Problems to work on =>
A. In the passage on financial advisor staffing, reproduce everything from "But in a world" down to "the institution’s opportunity.".
B. According to the passage on financial advisor staffing, why does firm revenue grow by more than the new advisors' own production when advisors are added? Answer in one to three sentences.
C. Carry the passage on advisor coverage at banks and credit unions forward from its final sentence.

Page extract =>
■ ■ ■

Kehrer Group research has demonstrated repeatedly that financial institutions tend to be under repped—they have too few financial advisors given their opportunity.  Not only is adding advisors the most direct way to grow the retail wealth management business, adding advisors actually increases revenue exponentially —firm revenue increases by more than the incremental production of the new advisors.  That is because divesting some clients from existing advisors, reducing branch assignments, and moving some advisors to second story settings where they no longer receive referrals all make the existing sales force more efficient.

 

But in a world of a growing advisor shortage, reluctance of bank and credit union management to add headcount, and burgeoning growth among financial institutions, many banks and credit unions are losing ground in the effort to increase advisor coverage of the institution’s opportunity.

■ ■ ■

Recorded information =>
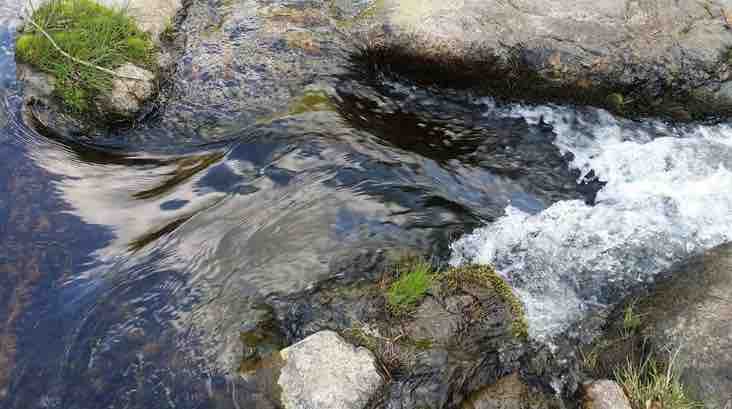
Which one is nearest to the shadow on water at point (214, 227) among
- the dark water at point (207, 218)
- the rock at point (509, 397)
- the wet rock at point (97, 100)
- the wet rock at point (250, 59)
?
the dark water at point (207, 218)

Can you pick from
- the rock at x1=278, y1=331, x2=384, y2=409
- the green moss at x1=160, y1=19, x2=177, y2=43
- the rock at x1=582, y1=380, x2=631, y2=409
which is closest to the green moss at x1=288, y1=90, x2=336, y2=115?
the green moss at x1=160, y1=19, x2=177, y2=43

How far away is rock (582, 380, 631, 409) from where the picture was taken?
12.7 feet

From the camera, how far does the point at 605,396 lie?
3.93 m

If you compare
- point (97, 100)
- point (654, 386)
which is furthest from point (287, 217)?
point (654, 386)

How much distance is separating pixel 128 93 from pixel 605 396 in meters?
5.80

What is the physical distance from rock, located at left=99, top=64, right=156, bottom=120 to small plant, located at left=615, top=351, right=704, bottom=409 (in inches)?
224

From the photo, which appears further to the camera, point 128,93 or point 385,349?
point 128,93

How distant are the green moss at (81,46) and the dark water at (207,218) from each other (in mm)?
561

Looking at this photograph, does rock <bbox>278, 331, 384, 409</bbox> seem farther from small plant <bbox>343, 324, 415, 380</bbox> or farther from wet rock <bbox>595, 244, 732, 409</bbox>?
wet rock <bbox>595, 244, 732, 409</bbox>

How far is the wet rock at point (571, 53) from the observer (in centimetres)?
680

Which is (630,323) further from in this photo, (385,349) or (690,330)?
(385,349)

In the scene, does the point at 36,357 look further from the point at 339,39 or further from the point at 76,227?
the point at 339,39

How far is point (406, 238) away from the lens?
5227 mm

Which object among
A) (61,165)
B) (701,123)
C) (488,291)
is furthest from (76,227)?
(701,123)
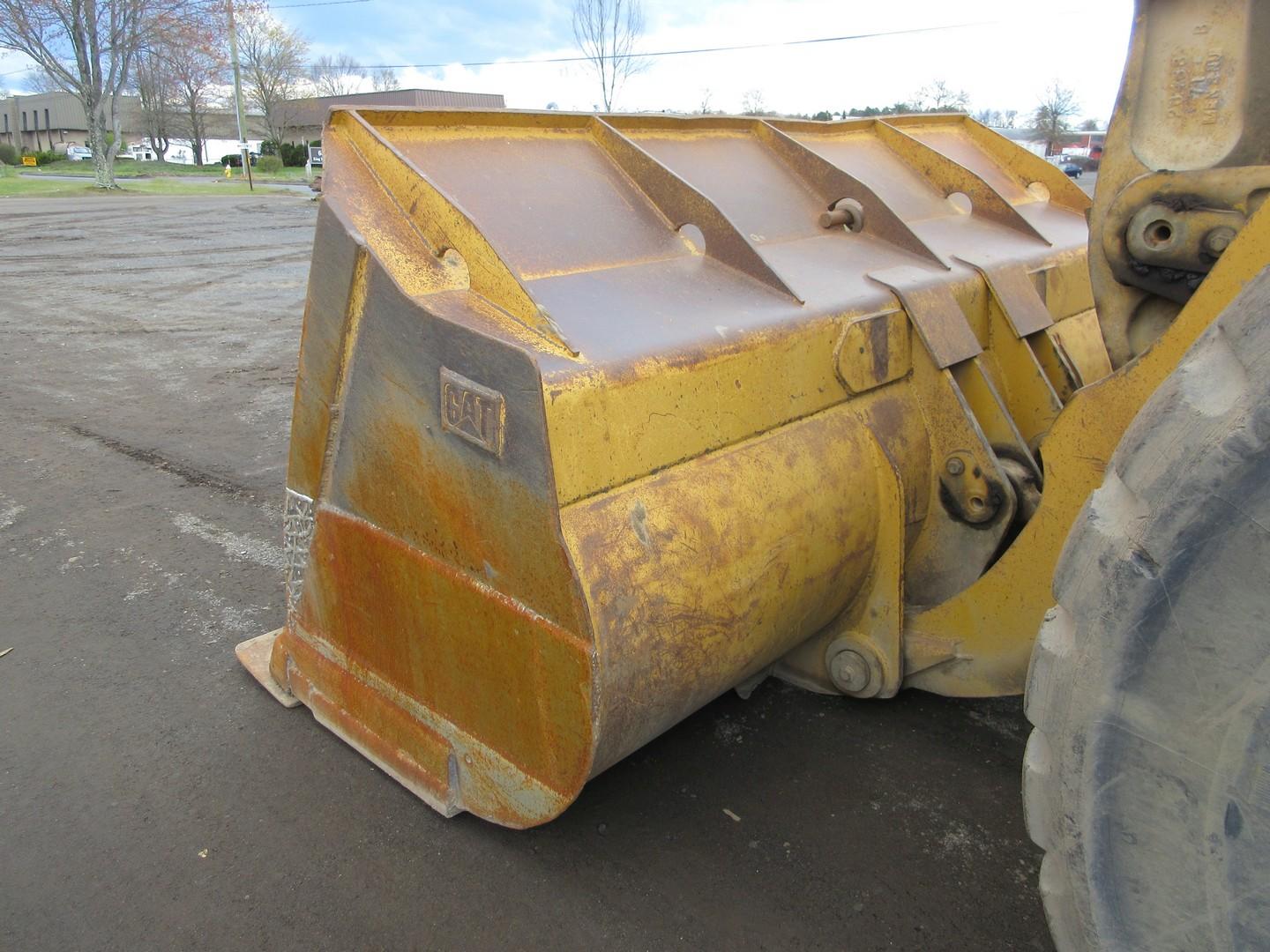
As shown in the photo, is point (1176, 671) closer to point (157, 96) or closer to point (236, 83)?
point (236, 83)

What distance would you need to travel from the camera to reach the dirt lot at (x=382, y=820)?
206 cm

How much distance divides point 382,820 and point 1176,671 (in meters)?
1.81

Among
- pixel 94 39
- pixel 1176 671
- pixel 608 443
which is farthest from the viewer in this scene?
pixel 94 39

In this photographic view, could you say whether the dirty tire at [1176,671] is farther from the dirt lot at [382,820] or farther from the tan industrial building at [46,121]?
the tan industrial building at [46,121]

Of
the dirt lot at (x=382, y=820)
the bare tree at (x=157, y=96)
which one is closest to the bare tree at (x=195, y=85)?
the bare tree at (x=157, y=96)

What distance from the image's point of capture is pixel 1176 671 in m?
1.13

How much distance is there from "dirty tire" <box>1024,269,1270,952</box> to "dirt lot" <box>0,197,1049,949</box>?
0.88m

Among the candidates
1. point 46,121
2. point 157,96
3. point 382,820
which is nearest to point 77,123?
point 46,121

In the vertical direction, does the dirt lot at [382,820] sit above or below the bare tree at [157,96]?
below

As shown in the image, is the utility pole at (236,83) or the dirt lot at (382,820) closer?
the dirt lot at (382,820)

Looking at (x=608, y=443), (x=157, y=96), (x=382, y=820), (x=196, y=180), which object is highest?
(x=157, y=96)

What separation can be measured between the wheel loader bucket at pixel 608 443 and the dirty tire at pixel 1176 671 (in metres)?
0.81

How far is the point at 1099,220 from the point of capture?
1.79 metres

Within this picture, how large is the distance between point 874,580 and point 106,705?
85.8 inches
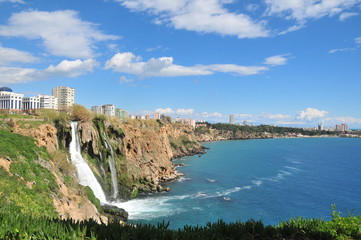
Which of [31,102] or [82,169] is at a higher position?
[31,102]

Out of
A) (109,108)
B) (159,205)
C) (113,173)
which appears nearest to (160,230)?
(159,205)

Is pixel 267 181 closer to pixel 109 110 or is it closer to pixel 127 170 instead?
pixel 127 170

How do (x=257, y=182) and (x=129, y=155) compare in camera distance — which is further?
(x=257, y=182)

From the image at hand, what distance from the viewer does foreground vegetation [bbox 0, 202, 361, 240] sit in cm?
753

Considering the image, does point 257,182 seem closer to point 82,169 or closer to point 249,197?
point 249,197

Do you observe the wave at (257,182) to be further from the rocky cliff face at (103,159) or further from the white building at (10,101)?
the white building at (10,101)

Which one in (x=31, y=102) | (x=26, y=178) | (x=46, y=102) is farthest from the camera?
(x=46, y=102)

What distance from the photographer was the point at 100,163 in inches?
1544

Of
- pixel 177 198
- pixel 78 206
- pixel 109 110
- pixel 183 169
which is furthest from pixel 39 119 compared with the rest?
pixel 109 110

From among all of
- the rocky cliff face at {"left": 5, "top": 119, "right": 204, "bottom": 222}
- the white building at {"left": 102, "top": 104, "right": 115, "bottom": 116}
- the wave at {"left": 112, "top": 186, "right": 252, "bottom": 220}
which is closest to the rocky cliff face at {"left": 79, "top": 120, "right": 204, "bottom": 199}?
the rocky cliff face at {"left": 5, "top": 119, "right": 204, "bottom": 222}

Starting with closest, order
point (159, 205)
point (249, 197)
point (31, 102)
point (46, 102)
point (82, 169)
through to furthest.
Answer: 1. point (82, 169)
2. point (159, 205)
3. point (249, 197)
4. point (31, 102)
5. point (46, 102)

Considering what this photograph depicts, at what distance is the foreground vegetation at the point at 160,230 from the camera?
7531 mm

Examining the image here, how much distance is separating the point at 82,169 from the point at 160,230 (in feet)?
94.5

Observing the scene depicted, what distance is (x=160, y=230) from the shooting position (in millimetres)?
7949
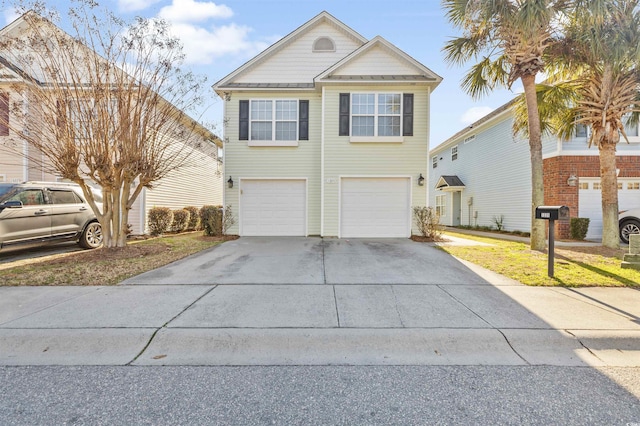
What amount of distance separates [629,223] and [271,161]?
42.7 ft

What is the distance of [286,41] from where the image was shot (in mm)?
12297

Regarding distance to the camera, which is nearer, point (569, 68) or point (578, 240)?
point (569, 68)

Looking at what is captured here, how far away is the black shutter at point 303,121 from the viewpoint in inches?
464

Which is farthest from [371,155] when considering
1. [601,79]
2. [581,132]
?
[581,132]

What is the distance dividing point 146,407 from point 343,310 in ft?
8.29

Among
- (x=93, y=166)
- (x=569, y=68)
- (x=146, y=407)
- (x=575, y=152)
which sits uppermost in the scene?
(x=569, y=68)

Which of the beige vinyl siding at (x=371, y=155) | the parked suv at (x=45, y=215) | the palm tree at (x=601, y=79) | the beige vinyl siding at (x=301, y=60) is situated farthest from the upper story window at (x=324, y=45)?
the parked suv at (x=45, y=215)

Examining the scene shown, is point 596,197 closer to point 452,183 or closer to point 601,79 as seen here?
point 601,79

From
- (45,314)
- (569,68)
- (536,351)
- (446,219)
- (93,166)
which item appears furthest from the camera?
(446,219)

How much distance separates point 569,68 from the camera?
30.0 ft

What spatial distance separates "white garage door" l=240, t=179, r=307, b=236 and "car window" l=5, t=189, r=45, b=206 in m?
5.74

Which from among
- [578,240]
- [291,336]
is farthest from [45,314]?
[578,240]

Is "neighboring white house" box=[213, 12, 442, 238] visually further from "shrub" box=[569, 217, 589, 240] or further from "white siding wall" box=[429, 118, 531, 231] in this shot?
"shrub" box=[569, 217, 589, 240]

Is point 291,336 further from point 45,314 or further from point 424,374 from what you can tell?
point 45,314
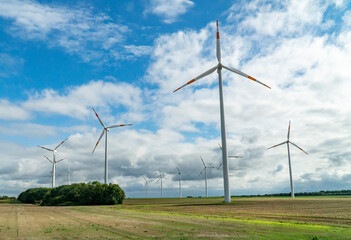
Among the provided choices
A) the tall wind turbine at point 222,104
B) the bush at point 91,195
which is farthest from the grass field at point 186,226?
the bush at point 91,195

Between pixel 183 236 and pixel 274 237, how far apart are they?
6635 millimetres

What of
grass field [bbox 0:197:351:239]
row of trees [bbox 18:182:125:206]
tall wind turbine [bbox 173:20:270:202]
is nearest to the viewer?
grass field [bbox 0:197:351:239]

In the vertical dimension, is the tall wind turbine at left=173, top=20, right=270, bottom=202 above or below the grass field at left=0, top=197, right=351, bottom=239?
above

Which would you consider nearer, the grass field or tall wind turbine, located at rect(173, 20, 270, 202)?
the grass field

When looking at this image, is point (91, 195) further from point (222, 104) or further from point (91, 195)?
point (222, 104)

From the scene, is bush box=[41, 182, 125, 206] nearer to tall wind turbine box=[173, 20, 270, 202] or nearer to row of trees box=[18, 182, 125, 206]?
row of trees box=[18, 182, 125, 206]

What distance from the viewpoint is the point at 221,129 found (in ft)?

■ ■ ■

Outputs for the tasks =>
A.
But in a world of a growing advisor shortage, reluctance of bank and credit union management to add headcount, and burgeoning growth among financial institutions, many banks and credit unions are losing ground in the effort to increase advisor coverage of the institution’s opportunity.

B. Adding advisors allows some clients to be divested from existing advisors, branch assignments to be reduced, and some advisors to be moved to second story settings where they no longer receive referrals. Each of these changes makes the existing sales force more efficient, so total revenue rises by more than the new advisors' incremental production.

C.
One measure of that opportunity is the size of the institution’s core or share deposits.  By that measure, on average advisor coverage in financial institutions thinned out last year.  The typical firm deployed one financial advisor for every $638 million in core deposits, 10% less advisor deposit coverage than in 2022.

 

Banks with at least 25 advisors started the year with the thinnest advisor coverage among the segments we track but improved their coverage 6% during the year.  Smaller bank firms experienced a 22% decline in advisor deposit coverage, and now have thinner coverage than the large bank firms.  The banks with less than 25 advisors actually increased their advisor headcount 4.7%, but their core deposits grew faster.

 

Credit unions have thicker advisor deposit coverage than banks, but they also saw advisor coverage slip 22%, even though their advisor forces grew 6.6%.  Again, advisor recruitment and retention are not keeping up with share deposit growth.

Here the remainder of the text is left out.